# Have path report!!



## hillaryedrn (Dec 14, 2009)

Ok, finally I have my path report!! Diagnosis: Follicular Adenoma, NO CANCER!! Yay!! Apparently it would have turned cancerous if allowed to remain, so hooray for me and my pushy personality! I knew something was wrong and I was RIGHT!! Don't ever let a doctor dismiss you or your symptoms. You know your own body better than anyone, even a doctor. Doctors are only human. They don't know everything and they make mistakes. I had two doctors try to dismiss me. If it weren't for me not accepting what they said, I would one day have cancer and have to deal with that. I am so happy!! arty0006: I know I did the right thing. I still consider myself a thyroid survivor and will be getting my last tattoo to commemorate it. (Yes, I'll post a picture! Haha!!) I wanted to thank everyone on this site for all the support I got. There's no way I could have dealt with this alone. You are wonderful!!

Hillary


----------



## Andros (Aug 26, 2009)

hillaryedrn said:


> Ok, finally I have my path report!! Diagnosis: Follicular Adenoma, NO CANCER!! Yay!! Apparently it would have turned cancerous if allowed to remain, so hooray for me and my pushy personality! I knew something was wrong and I was RIGHT!! Don't ever let a doctor dismiss you or your symptoms. You know your own body better than anyone, even a doctor. Doctors are only human. They don't know everything and they make mistakes. I had two doctors try to dismiss me. If it weren't for me not accepting what they said, I would one day have cancer and have to deal with that. I am so happy!! arty0006: I know I did the right thing. I still consider myself a thyroid survivor and will be getting my last tattoo to commemorate it. (Yes, I'll post a picture! Haha!!) I wanted to thank everyone on this site for all the support I got. There's no way I could have dealt with this alone. You are wonderful!!
> 
> Hillary


This is the best ever news and for more than one reason. I am glad you were pushy also. If not for having it removed, you could have been in serious trouble a few years from now or even sooner.

I think you can consider yourself a thyroid cancer survivor. You stopped the speeding train.

We happen to think you are wonderful also!


----------



## chopper (Mar 4, 2007)

That is great news! Congratulations! I assume there is no need for RAI now, right?

How are you feeling by the way? Everything good? Any calcium issues or anything?

I am so happy for you getting this over with. I think I am going to do a "Hillary" soon myself.


----------



## hillaryedrn (Dec 14, 2009)

Andros - you were my rock thru this. You believed in me when the drs didn't. I can't thank you enough for that.

Nasdaqphil - I'm doing great!! I still have a bit of rash fom my allergic reaction and still have one stitch but I feel fine!! Definitely do a "Hillary"! You are your best advocate and you know your body best!!

Hillary


----------



## thatbrian (Dec 11, 2009)

Great news!!! Very happy for you.


----------



## Andros (Aug 26, 2009)

hillaryedrn said:


> Andros - you were my rock thru this. You believed in me when the drs didn't. I can't thank you enough for that.
> 
> Nasdaqphil - I'm doing great!! I still have a bit of rash fom my allergic reaction and still have one stitch but I feel fine!! Definitely do a "Hillary"! You are your best advocate and you know your body best!!
> 
> Hillary


Aw; shucks.....................{{{{Hillary}}}}


----------



## hillaryedrn (Dec 14, 2009)

(((Andros)))


----------

What to work on: Please state the diagnosis that hillaryedrn's path report gave, according to the forum thread above.

Stored data:
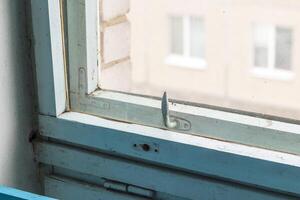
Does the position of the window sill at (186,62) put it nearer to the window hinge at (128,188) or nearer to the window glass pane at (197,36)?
the window glass pane at (197,36)

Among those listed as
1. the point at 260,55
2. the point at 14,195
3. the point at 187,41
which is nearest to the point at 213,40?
the point at 187,41

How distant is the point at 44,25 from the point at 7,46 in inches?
2.7

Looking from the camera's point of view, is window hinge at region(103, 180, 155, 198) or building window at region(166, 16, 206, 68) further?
building window at region(166, 16, 206, 68)

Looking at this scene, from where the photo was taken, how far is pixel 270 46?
13.8 feet

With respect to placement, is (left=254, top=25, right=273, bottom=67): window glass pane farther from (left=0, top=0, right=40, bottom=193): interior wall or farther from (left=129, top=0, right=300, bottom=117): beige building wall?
(left=0, top=0, right=40, bottom=193): interior wall

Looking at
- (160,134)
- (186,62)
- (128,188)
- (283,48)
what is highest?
(160,134)

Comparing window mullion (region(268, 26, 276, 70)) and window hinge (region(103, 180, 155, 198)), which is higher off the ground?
window hinge (region(103, 180, 155, 198))

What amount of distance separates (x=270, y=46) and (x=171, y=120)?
3377mm

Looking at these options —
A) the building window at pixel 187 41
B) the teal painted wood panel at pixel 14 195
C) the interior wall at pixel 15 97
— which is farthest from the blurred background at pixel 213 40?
the teal painted wood panel at pixel 14 195

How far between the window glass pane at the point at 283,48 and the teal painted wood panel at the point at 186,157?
98.5 inches

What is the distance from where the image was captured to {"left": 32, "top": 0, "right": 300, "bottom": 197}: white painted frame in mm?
851

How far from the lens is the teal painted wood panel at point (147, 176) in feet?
2.89

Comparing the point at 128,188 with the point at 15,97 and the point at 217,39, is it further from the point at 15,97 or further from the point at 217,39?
the point at 217,39

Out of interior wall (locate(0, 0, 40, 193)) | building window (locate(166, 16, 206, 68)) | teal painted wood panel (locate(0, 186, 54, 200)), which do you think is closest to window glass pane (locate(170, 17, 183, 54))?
building window (locate(166, 16, 206, 68))
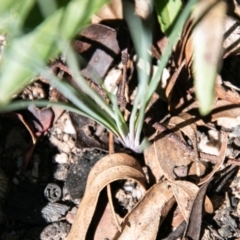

Task answer: Follicular adenoma, with no cancer.